■ **Given passage**
○ ○ ○ ○
# Holster Recommendations for 8000F



## Guest (Feb 10, 2006)

Anyone have any holster recommendations for a cougar 8000f?

I have a Galco for my 92, but they don't make anything that I would want for a cougar 8000f.


----------



## Shipwreck (Jan 26, 2006)

I looked at Bianchi's website, and they list the 7L

http://www.bianchi-intl.com/product/Prod.php?TxtModelID=7L

I have a 7L for my Walther P99 compact - It is a decent holster, and I like it - I had used Galco Fletch's for years, and wanted something different. I bought mine from Midway USA in Nov, and it's worked fine since. Just realize U will get holster wear w/ any gun in a holster. Although, since hard chroming my slide, I have had zero.
○ ○ ○ ○
Contour annotation records

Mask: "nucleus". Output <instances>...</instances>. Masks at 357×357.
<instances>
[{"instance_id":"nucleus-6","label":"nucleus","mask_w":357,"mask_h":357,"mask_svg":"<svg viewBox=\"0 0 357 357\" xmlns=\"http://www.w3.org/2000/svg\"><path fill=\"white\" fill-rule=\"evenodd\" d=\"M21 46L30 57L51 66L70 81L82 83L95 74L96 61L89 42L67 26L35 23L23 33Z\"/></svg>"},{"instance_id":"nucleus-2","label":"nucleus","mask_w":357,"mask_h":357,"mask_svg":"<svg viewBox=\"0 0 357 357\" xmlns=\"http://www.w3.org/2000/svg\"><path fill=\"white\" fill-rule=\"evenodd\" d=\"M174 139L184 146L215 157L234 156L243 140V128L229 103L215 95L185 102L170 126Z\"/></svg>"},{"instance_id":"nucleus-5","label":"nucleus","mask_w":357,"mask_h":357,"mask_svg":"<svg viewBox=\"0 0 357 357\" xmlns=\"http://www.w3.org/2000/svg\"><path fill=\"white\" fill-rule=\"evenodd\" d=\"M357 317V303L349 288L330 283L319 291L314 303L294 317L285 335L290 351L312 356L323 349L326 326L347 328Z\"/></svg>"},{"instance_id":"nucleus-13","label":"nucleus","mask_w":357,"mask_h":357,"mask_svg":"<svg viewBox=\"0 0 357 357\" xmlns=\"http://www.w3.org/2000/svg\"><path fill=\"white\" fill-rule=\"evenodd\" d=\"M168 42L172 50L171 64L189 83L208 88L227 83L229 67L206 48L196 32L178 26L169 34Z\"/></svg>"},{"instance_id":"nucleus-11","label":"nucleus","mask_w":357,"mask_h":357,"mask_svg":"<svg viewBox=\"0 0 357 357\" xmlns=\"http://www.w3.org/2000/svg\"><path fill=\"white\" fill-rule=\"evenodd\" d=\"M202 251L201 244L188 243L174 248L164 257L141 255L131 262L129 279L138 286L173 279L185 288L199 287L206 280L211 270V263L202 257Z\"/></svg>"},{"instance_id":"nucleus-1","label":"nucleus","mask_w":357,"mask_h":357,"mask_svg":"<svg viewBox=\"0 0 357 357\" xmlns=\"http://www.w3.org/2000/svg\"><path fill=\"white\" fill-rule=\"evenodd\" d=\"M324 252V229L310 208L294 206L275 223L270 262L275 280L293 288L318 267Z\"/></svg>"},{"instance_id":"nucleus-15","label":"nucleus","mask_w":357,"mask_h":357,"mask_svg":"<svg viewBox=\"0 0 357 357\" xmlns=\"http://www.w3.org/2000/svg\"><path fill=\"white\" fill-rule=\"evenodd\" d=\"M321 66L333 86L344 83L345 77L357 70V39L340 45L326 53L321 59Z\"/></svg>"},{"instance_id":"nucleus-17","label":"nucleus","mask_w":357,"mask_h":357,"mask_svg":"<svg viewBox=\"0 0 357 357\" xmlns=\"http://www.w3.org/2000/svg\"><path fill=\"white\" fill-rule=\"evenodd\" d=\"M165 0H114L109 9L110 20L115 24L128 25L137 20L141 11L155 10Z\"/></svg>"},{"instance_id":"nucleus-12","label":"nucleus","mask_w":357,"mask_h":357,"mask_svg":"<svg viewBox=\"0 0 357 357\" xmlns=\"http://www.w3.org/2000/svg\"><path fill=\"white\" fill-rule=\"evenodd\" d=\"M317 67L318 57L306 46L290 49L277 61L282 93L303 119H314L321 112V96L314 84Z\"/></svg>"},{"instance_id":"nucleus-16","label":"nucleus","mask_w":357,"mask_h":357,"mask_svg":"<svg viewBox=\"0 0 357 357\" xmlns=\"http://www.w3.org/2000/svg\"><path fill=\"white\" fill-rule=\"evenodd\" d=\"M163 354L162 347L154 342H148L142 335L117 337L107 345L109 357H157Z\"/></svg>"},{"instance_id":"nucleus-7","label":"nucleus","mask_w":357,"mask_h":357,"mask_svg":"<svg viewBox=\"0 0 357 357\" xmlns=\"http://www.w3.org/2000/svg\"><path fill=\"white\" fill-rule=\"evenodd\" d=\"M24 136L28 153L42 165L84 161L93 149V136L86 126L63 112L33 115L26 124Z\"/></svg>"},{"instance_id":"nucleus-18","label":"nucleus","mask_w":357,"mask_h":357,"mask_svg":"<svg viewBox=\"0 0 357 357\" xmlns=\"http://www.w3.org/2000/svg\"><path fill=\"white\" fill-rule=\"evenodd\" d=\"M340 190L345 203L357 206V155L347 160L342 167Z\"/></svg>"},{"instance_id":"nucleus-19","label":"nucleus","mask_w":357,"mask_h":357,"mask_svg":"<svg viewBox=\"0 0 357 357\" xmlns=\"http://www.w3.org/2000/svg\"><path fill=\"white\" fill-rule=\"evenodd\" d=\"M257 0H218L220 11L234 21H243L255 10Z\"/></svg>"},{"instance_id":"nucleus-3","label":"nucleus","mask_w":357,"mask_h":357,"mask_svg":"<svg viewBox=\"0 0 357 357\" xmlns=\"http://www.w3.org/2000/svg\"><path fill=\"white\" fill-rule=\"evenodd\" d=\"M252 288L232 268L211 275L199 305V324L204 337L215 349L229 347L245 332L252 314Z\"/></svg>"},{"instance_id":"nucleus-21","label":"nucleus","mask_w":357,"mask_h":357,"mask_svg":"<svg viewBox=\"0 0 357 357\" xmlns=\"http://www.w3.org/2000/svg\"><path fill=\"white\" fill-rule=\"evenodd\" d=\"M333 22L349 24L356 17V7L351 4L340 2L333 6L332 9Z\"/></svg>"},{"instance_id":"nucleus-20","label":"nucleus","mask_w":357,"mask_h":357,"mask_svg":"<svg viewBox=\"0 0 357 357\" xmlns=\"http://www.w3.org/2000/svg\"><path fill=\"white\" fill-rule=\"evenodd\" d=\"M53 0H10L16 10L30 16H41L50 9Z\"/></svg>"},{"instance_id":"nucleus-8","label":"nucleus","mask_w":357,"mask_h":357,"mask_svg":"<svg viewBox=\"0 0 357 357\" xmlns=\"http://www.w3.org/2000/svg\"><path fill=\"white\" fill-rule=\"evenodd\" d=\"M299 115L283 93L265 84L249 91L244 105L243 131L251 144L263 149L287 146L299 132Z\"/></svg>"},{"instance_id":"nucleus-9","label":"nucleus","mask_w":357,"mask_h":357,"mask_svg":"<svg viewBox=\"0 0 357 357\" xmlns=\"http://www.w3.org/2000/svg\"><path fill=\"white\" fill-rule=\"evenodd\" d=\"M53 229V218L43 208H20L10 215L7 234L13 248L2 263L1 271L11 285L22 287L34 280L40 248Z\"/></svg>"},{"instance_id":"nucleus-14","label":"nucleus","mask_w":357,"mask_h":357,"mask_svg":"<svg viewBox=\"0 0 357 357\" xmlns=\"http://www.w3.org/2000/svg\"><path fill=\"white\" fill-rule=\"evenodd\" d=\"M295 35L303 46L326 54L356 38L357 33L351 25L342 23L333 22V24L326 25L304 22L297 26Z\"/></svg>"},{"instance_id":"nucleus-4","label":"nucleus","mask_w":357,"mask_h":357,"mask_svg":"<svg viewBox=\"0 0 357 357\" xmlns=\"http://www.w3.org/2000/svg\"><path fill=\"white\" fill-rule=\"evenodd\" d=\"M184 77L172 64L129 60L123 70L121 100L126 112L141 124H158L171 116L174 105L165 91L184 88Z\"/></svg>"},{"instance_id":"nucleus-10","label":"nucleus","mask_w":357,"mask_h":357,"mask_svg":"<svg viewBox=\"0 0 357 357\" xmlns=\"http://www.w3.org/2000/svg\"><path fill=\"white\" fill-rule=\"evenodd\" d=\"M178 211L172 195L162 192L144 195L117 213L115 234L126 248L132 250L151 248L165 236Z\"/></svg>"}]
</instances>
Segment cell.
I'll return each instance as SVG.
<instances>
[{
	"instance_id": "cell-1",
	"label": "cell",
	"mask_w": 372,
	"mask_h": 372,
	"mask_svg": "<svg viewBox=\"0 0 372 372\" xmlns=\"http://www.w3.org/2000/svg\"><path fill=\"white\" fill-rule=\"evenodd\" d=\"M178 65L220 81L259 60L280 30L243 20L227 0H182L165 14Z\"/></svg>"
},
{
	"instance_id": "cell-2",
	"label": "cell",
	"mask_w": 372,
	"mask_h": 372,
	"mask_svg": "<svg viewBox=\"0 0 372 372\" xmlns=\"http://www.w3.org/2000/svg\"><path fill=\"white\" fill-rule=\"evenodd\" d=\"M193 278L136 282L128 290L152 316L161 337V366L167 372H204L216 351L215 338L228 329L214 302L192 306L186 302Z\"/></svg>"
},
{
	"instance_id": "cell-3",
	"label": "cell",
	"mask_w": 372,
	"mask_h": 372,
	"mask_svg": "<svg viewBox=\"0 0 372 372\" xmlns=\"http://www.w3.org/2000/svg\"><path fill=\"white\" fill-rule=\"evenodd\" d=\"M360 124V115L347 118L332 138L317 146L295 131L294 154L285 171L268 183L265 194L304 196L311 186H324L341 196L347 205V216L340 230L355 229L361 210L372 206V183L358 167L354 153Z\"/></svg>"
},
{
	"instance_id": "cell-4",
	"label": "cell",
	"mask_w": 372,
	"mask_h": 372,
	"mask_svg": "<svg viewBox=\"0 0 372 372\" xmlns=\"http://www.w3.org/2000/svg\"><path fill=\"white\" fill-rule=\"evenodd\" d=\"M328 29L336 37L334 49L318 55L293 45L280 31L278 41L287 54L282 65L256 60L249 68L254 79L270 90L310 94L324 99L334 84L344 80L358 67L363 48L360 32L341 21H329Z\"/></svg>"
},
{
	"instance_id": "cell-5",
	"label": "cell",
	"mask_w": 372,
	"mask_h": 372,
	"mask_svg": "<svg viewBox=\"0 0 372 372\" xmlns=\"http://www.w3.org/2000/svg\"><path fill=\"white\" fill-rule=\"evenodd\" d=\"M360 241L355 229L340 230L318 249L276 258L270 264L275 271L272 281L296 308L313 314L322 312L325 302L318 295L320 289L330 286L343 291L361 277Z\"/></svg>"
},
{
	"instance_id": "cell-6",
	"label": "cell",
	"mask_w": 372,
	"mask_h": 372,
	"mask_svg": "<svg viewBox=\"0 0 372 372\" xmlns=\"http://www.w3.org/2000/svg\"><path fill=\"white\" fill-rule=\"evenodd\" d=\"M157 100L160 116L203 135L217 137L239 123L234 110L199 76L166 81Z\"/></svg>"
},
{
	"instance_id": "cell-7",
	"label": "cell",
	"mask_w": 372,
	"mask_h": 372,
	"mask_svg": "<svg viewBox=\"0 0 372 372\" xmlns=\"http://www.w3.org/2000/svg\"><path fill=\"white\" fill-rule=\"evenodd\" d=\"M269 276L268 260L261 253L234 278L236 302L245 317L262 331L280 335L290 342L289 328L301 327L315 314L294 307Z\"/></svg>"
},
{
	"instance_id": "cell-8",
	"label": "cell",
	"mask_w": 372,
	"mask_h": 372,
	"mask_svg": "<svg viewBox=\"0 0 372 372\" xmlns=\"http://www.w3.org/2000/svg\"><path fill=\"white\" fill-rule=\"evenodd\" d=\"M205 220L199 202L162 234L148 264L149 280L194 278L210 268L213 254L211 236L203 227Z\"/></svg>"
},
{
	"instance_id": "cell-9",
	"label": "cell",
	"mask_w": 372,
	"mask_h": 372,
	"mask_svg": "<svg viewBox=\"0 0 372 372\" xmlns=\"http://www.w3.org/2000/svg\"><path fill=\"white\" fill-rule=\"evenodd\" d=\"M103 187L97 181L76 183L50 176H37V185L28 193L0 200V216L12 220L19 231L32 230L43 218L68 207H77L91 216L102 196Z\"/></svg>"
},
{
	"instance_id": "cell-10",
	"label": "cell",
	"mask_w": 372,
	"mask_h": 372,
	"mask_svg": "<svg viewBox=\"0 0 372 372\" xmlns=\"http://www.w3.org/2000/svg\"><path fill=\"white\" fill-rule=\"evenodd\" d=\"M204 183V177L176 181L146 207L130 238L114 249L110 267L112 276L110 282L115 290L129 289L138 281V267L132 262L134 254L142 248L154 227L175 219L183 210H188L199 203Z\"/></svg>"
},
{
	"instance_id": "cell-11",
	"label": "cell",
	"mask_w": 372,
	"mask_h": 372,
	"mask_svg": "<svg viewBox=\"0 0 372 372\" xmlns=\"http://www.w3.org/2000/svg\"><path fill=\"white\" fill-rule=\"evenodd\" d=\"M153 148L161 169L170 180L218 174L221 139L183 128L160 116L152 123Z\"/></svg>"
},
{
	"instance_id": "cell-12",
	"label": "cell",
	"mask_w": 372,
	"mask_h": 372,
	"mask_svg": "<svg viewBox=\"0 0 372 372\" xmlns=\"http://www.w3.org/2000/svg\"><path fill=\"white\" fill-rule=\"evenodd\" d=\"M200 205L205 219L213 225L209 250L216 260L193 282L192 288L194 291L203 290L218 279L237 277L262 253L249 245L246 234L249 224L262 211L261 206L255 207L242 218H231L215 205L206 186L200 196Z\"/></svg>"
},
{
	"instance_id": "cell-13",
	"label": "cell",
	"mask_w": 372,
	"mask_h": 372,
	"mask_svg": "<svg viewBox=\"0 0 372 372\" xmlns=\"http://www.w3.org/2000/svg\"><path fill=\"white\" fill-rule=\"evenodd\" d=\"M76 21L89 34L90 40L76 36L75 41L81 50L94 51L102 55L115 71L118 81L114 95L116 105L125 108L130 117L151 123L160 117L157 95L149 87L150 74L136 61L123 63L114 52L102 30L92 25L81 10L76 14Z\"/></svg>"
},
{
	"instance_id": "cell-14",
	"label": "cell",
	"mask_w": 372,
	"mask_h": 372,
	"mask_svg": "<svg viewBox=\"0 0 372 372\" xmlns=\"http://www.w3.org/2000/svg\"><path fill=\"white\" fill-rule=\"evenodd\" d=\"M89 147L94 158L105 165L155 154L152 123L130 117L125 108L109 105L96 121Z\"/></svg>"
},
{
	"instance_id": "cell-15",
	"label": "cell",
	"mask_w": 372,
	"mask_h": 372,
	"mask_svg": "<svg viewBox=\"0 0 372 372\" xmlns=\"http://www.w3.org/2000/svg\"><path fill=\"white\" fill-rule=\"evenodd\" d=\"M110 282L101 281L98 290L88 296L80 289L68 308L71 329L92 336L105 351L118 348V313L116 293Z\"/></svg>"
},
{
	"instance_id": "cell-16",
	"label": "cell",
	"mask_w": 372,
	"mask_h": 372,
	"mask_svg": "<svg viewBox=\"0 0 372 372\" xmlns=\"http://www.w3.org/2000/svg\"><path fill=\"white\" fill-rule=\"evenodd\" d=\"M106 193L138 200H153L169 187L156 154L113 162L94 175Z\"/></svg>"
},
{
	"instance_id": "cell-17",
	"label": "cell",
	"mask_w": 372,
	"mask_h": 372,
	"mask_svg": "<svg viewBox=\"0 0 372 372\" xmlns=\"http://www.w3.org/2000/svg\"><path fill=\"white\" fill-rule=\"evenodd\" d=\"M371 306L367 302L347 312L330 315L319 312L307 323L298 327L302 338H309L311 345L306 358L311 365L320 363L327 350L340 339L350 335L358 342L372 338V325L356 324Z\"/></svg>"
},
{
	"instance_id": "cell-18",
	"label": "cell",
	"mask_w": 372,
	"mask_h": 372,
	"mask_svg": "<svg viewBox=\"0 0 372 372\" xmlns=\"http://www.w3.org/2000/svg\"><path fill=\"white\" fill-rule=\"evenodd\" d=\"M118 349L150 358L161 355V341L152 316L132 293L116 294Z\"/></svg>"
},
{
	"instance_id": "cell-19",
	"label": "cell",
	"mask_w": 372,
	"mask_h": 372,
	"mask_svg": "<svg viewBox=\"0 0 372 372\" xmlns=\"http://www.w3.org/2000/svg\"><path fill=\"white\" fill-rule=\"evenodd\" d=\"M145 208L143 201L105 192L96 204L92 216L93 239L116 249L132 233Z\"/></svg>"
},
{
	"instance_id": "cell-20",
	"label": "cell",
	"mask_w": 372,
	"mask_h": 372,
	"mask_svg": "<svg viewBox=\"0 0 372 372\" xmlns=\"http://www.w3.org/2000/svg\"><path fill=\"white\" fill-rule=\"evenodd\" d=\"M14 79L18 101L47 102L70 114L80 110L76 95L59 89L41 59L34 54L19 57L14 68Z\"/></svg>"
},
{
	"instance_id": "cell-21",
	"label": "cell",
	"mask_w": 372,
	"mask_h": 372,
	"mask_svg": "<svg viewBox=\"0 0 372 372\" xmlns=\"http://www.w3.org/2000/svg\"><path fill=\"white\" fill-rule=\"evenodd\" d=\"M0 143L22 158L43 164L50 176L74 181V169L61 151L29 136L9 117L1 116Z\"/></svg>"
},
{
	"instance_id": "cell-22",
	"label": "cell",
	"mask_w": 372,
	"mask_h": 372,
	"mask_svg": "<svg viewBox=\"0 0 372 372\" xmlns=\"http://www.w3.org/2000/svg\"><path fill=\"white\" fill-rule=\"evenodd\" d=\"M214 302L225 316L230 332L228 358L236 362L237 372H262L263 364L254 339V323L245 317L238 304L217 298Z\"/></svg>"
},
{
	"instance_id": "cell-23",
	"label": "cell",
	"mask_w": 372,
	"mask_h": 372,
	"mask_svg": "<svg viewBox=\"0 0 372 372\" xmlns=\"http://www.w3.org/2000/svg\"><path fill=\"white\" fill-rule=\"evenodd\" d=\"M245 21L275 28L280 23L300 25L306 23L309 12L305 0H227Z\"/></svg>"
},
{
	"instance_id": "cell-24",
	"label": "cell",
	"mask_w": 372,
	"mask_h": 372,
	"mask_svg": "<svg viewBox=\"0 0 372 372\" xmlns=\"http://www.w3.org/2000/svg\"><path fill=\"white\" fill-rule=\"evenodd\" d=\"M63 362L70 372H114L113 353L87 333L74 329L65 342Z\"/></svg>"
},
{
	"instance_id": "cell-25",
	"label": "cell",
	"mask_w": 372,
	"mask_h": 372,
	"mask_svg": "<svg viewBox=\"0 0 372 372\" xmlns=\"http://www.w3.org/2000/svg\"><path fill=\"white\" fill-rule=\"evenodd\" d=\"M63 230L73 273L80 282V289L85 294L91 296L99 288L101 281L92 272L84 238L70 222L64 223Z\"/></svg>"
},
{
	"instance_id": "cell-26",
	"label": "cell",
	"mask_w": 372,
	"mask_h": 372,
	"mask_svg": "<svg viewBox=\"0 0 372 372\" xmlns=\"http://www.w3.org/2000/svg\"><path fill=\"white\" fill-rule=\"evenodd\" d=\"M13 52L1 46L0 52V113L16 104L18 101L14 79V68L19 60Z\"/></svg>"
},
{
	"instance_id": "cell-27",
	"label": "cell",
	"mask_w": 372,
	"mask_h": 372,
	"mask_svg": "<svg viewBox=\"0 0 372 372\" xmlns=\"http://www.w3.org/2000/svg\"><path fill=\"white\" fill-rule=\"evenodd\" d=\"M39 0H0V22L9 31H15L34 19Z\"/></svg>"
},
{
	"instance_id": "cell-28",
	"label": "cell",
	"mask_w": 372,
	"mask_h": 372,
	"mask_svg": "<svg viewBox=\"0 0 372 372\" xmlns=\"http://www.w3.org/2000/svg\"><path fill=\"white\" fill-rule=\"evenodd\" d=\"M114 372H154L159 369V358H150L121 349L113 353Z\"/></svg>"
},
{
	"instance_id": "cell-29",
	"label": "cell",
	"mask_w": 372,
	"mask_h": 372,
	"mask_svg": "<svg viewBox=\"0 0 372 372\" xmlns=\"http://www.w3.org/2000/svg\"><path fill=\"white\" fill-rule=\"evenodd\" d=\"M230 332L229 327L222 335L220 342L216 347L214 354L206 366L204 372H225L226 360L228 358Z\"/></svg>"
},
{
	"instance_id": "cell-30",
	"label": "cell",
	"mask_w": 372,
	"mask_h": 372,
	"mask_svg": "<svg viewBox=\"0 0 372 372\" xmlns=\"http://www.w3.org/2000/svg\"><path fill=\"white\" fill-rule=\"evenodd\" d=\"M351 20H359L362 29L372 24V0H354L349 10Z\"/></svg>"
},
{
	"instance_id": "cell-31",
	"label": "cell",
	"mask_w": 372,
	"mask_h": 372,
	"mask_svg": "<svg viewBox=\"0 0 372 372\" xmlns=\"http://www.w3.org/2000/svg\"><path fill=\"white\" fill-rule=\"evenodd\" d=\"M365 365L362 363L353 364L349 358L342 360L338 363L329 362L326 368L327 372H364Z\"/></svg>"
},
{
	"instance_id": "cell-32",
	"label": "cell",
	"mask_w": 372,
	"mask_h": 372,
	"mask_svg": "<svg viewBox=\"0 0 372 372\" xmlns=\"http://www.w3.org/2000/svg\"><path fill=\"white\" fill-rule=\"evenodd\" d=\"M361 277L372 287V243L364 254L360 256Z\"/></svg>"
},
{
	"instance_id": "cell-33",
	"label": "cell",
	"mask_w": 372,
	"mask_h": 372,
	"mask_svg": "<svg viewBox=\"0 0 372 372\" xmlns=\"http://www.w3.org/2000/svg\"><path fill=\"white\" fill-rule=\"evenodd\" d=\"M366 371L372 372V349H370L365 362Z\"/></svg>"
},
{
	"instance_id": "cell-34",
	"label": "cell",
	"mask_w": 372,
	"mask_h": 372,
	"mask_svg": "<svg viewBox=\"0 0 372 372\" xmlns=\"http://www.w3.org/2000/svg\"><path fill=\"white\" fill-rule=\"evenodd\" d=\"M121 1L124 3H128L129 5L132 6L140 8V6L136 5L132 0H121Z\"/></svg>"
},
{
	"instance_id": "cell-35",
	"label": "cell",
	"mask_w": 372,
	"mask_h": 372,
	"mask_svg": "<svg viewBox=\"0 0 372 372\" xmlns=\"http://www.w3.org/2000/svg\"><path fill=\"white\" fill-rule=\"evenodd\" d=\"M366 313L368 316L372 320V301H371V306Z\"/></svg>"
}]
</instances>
○ ○ ○ ○
■ **Exercises to complete**
• a. In the holster thread, where did Shipwreck buy the 7L?
• b. Retype the stretch of the holster thread from "I looked at" through "have had zero.".
• c. According to the holster thread, why did Shipwreck get the Bianchi 7L instead of another Galco?
The records are separate material and unrelated to the holster thread.

■ **Task results**
• a. From Midway USA, in November.

• b.
I looked at Bianchi's website, and they list the 7L

http://www.bianchi-intl.com/product/Prod.php?TxtModelID=7L

I have a 7L for my Walther P99 compact - It is a decent holster, and I like it - I had used Galco Fletch's for years, and wanted something different. I bought mine from Midway USA in Nov, and it's worked fine since. Just realize U will get holster wear w/ any gun in a holster. Although, since hard chroming my slide, I have had zero.

• c. Shipwreck had used Galco Fletch holsters for years and wanted something different.